QUOTED PASSAGE:
begin
17th March 2005: Liberty (I’m for it)

Liberty is one of those things like happiness which comes along as a side-effect rather than as a goal. Liberty is a side-effect of people having lots of choices. You can see this in US history when there was a frontier and always the idea of moving on if this place didn’t work out. You can see it in the way, when there were more jobs than computer-people, technical staff began to be excused the requirement to wear corporate drag. You can see the reverse in things like company towns and police states.

Choices can be frightening, like standing in a cold wind not knowing what direction to turn. But without choices, everything closes in to fear, to doing things because you’re afraid — whether of torture, or just of losing your job and your health benefits. Sometimes those things are terrible things.

Then dd_b said:

You may well be right that liberty is a side-effect; I certainly see many ways in which that makes a lot of sense. However, lots of the important things widely held as milestones of liberty, from the Magna Carta to the Bill of Rights, were conscious actions intended to promote liberty. This makes the “side-effect” theory something of a hard sell.

And I replied:

People do lots of things “to be happy” as well, and “to make friends”, and some of them have even worked, yet it seems to me that happiness and friendship and liberty are all most likely to appear as side effects.

The Bill of Rights certainly came along after those were things people expected, if you see what I mean. The whole US Revolution happened because people had become free (by accident) and were used to thinking of themselves that way and were not going to put up with anything that infringed that. You can see this really clearly in Franklin’s visit to Ireland. He was asked why the American colonies didn’t produce cotton shirts for the British market the way the Irish produced linen ones, and he said that the Americans liked to wear shirts themselves. Now there wasn’t at that time on paper enough legal difference to matter between the American colonies and Ireland, in fact if anything Ireland was technically more free, in the way of paper rights, but Franklin’s answer is that of a man who is free in a way the Irish, slaving without shirts to make linen shirts for export to pay their rents, couldn’t imagine.
end
Continue the essay on liberty as a side-effect of having choices, picking up after its final sentence.

DATA ENTRIES:
begin
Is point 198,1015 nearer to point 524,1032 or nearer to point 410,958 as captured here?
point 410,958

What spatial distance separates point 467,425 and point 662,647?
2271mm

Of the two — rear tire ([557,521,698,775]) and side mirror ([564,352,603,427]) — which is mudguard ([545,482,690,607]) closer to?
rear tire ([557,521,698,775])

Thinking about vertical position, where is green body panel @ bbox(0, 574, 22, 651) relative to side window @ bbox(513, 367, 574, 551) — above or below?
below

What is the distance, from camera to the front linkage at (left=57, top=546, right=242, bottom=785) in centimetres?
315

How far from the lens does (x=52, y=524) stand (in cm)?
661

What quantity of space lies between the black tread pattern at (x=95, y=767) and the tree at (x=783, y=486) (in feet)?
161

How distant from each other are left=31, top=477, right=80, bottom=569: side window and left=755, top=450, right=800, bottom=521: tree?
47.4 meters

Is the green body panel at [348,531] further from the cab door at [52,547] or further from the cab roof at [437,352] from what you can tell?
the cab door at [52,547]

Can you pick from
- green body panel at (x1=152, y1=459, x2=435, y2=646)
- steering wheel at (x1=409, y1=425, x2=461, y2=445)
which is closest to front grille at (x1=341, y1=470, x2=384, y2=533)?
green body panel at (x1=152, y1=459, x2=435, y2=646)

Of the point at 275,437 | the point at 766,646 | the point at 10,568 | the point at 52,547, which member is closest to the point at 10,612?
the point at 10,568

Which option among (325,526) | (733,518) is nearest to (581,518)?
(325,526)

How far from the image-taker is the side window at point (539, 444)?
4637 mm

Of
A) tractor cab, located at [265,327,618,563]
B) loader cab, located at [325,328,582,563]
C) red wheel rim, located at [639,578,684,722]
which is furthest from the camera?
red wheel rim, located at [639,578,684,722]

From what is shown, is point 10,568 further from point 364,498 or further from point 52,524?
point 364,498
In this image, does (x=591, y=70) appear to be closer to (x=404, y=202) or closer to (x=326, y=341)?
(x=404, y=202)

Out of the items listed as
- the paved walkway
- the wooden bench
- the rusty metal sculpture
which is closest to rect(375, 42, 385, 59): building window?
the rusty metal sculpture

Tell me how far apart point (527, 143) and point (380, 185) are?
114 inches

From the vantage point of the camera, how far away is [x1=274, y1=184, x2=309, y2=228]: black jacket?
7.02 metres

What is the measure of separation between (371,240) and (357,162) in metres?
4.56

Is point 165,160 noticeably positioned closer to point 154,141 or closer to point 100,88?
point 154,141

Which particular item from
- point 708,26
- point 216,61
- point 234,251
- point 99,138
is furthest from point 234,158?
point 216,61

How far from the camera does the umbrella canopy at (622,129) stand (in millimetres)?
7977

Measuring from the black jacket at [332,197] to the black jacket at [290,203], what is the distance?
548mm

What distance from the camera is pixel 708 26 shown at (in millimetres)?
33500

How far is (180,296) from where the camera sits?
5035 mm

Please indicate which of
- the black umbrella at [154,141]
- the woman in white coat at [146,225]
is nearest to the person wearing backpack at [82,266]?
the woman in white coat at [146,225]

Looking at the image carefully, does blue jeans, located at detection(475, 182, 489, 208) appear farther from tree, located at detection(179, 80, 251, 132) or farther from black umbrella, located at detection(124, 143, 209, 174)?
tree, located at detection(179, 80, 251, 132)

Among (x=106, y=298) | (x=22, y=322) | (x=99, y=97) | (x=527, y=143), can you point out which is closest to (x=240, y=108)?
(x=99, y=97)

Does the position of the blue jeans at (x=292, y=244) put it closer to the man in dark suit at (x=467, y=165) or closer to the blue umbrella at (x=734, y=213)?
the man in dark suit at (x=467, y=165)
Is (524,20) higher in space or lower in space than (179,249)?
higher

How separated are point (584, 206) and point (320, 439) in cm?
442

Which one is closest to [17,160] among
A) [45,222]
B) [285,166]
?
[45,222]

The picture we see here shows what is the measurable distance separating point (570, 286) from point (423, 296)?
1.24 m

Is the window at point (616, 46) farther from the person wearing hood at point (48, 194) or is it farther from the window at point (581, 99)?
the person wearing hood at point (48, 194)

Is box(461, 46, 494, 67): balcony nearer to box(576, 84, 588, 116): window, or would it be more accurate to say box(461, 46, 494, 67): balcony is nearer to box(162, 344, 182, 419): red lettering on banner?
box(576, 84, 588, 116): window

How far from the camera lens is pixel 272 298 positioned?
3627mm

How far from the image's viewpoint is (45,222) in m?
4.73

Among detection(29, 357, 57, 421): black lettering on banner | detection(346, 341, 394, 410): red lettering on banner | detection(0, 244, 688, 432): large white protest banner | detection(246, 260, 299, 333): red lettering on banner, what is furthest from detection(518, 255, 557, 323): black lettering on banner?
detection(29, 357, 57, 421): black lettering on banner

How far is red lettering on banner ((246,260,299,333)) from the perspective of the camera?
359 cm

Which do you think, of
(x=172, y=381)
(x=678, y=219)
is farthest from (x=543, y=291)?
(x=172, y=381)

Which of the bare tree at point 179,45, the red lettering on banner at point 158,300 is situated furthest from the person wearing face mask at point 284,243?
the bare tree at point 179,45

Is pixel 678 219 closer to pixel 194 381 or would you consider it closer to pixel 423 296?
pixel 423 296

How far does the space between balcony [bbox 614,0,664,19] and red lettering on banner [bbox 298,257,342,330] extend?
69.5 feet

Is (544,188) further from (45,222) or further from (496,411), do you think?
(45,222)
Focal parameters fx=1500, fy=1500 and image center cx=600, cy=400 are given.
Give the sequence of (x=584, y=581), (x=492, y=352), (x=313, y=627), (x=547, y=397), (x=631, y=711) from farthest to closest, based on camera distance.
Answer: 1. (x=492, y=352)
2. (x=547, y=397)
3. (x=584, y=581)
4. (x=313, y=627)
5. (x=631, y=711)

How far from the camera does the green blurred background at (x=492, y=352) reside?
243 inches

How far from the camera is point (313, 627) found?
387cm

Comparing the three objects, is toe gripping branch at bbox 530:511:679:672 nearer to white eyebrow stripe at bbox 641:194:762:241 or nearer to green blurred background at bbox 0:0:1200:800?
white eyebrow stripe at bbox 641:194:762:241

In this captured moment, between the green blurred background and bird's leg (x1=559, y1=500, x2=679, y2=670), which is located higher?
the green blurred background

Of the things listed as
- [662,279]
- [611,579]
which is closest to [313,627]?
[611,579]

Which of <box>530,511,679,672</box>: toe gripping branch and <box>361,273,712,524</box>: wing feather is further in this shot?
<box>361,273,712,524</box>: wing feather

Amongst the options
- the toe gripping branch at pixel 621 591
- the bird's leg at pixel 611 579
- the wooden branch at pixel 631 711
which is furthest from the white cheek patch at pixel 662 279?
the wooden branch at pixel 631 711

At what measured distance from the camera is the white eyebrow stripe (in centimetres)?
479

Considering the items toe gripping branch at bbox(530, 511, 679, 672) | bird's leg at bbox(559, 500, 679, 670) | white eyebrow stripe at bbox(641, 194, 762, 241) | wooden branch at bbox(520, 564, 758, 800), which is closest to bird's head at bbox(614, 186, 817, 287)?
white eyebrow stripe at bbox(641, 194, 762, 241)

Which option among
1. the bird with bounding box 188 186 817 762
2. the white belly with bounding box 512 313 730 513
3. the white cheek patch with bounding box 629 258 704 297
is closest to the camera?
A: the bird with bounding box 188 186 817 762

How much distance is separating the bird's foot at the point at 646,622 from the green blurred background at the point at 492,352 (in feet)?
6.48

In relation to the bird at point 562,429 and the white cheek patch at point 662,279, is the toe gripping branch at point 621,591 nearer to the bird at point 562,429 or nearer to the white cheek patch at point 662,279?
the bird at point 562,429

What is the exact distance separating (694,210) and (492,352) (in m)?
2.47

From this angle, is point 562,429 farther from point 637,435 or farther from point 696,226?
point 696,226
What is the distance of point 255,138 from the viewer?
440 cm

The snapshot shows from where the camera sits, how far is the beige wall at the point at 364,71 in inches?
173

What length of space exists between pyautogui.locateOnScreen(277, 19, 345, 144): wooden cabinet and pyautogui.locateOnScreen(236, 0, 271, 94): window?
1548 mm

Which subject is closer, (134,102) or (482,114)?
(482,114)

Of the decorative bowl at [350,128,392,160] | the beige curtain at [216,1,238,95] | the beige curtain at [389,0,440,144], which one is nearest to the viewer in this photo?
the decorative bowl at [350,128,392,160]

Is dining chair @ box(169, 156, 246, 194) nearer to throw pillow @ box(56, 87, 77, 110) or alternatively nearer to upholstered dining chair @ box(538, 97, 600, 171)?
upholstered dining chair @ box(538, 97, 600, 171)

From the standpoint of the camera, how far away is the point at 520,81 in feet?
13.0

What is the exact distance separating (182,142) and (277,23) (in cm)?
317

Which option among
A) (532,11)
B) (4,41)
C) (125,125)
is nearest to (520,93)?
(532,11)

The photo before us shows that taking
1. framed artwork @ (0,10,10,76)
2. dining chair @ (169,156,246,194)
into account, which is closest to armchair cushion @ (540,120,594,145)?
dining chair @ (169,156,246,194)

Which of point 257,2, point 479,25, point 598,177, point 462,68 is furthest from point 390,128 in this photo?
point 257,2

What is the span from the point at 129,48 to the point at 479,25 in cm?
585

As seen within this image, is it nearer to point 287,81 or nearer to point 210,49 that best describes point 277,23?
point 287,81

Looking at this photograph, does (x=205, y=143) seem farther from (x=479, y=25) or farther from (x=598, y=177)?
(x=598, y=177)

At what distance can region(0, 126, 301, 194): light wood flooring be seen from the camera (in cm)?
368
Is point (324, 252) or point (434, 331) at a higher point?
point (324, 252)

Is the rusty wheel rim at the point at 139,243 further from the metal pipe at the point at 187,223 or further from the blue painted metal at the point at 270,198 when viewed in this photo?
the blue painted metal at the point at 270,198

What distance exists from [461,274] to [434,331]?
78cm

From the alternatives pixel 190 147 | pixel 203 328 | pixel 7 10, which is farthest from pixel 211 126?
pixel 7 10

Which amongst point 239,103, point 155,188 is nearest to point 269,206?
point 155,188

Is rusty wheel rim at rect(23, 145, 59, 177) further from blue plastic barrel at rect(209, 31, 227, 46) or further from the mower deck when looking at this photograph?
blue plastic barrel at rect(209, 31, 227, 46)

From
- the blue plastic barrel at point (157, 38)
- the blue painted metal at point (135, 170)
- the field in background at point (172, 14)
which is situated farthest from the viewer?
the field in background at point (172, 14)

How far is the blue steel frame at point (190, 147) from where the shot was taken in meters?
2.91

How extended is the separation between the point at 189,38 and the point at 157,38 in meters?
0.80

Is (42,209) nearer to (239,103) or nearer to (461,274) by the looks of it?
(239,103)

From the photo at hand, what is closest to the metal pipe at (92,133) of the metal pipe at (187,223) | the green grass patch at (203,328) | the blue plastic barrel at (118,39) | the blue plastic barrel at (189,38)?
end
RESULT OF THIS TASK:
Magna Carta again came along to force the paper recognition of rights that had already come to exist.

Both of these have since been claimed by everyone and their dog as enshrining rights — but it’s quite clear from the amendments to your constitution that there were a number of freedoms we percieve that people at that time didn’t — equality of women, freedom from being enslaved, and so on. They didn’t set down new rights, they set down the rights they already thought themselves entitled to, and resented being infringed. (One can positively see the resentment of the disgruntled people behind the third amendment.)

I can think of lots of cases where people have sat down to write the liberties they thought they ought to have — from Marx to Rand to the “Charter 88” movement in Britain — and none of them have achieved anything like the increase in liberty that comes about as, say, a side-effect of educating women.

I think this is part of what Heinlein was thinking about in the comments on what became of the Loonies after the Revolution — you cannot enforce liberty or hand it down from above, but there are things you can do to encourage it to grow.

However, there are things which quite evidently do encourage the development of liberty as a side-effect — increasing available choices.

There are some things one never properly appreciates because one grew up with them and takes them for granted.

For most people in First World countries, these include both liberty and peace.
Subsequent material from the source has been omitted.